=== WORK TASK ===
Resume the instructions on repairing a rotted bathroom floor, picking up after their last sentence.
[PAGE TEXT Boundary: Start]
Crawl on your hands and knees around the bathroom, identifying the area that is soft and gives under your weight or pressure. Test the floor by pushing on it with your hands. In most cases the entire floor is not damaged. Get an idea of where the bad flooring ends before you begin.
Tear up the top floor covering. The exact method of attack will vary depending on the material. You may need to cut the carpeting to reveal the subflooring beneath; linoleum will come up with the subfloor but hardwood flooring needs to be torn loose with a pry bar or cut with a reciprocating saw. Ceramic tile must be broken apart to expose the plywood subfloor. Damage to the floor covering is unimportant as you will replace it when you are done to prevent mold or mildew.
Turn off the water, either at the water meter or near the water heater. Alternatively, turn the shutoff valve located near the toilet.
Remove the toilet if necessary. Unscrew the nuts that anchor the toilet to the floor. Lift the toilet straight up and move. Put a rag in the drain hole to block odors from entering the bathroom. The sink and vanity generally do not require fixture removal since they usually block the invasion of water that causes your floor to degenerate.
Break through a soft spot in the floor to get the removal started. Use a pry bar to dig up rotted plywood subflooring, gradually enlarging the opening. Switch to a reciprocating saw to continue cutting away flooring, watching for electrical lines, plumbing or heating ducts as you work. Cut carefully around these areas. You must ensure you are well into good wood to ensure the rot doesn't spread into the repair.
Clear away the rot as you work to allow for adequate work space. If you see evidence of mold or mildew, put a dust mask on and seal removed material in a plastic garbage bag immediately. Mold spores -- especially black mold -- can be toxic. Consider hiring a professional to remove extensive areas of mold.
Inspect the floor joists running under the floor area to identify rotted areas. Push a screwdriver into each beam revealed, in several spots, to find areas that feel mushy and rotten.
Measure the diameter of the current joists as well as the length of the rotten section of each joist. Most joists are 2-by-8 or 2-by-10 inches. Add at least 2 feet to either end of the measurement. For example, a 2-by-8-inch joist with a 3-foot rotted section translates to a 2-by-8 board 7 feet in length.
[PAGE TEXT Boundary: End]
[DATA TO EXAMINE Boundary: Start]
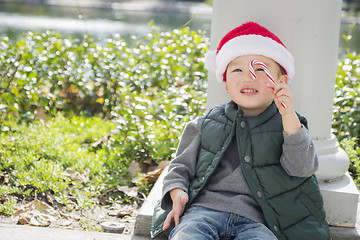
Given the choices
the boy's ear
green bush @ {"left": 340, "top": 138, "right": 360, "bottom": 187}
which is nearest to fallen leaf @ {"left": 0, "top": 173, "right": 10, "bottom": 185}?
the boy's ear

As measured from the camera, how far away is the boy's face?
6.92ft

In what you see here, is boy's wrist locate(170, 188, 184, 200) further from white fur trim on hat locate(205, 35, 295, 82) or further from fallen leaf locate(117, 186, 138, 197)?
fallen leaf locate(117, 186, 138, 197)

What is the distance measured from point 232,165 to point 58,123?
221cm

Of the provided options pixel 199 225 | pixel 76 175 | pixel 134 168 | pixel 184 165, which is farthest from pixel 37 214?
pixel 199 225

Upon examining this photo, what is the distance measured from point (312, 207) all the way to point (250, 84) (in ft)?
1.95

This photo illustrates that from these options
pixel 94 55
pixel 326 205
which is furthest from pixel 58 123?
pixel 326 205

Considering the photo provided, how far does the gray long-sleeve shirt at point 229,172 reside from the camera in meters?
1.99

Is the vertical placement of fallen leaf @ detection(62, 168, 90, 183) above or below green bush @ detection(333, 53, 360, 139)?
below

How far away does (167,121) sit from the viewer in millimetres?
3479

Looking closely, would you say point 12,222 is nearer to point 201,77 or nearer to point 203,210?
point 203,210

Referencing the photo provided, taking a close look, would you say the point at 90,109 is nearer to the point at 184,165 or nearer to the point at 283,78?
the point at 184,165

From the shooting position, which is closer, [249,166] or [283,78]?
→ [249,166]

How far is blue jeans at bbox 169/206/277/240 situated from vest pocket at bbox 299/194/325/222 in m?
0.23

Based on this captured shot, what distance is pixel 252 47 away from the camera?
2135mm
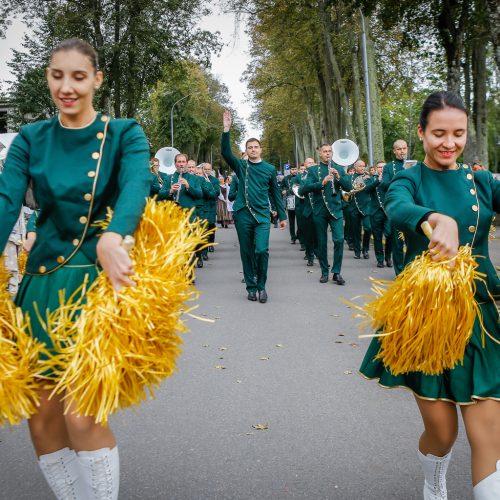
[DATA TO EXAMINE Boundary: End]
=== YOUR RESPONSE ===
Cut sections of the proper size of board, one per rotten joist at minimum, although two boards per joist is better if you can afford it and have the space. Two boards allow you to sandwich the old joist between them and offer added floor stability.
Align each new beam along the old joist, allowing the excess length to overlap the good portion of the joist on either end of the deteriorated section. Nail through the new beams into the old joist 2 inches from the top of the board, with another nail slightly staggered and 2 inches from the bottom, every 4 to 6 inches. Attach another beam on the other side of the joist if using two boards per joist. This method is known as sistering the joists together.
Find the width of the area between the sistered joists. Cut additional blocks to this length. Insert between adjacent joists, one for each 3 to 4 feet of joist length, and nail in place to secure. You may need to toenail these boards -- called noggins -- by driving the nails at an angle through the noggin into the joist with three or four nails.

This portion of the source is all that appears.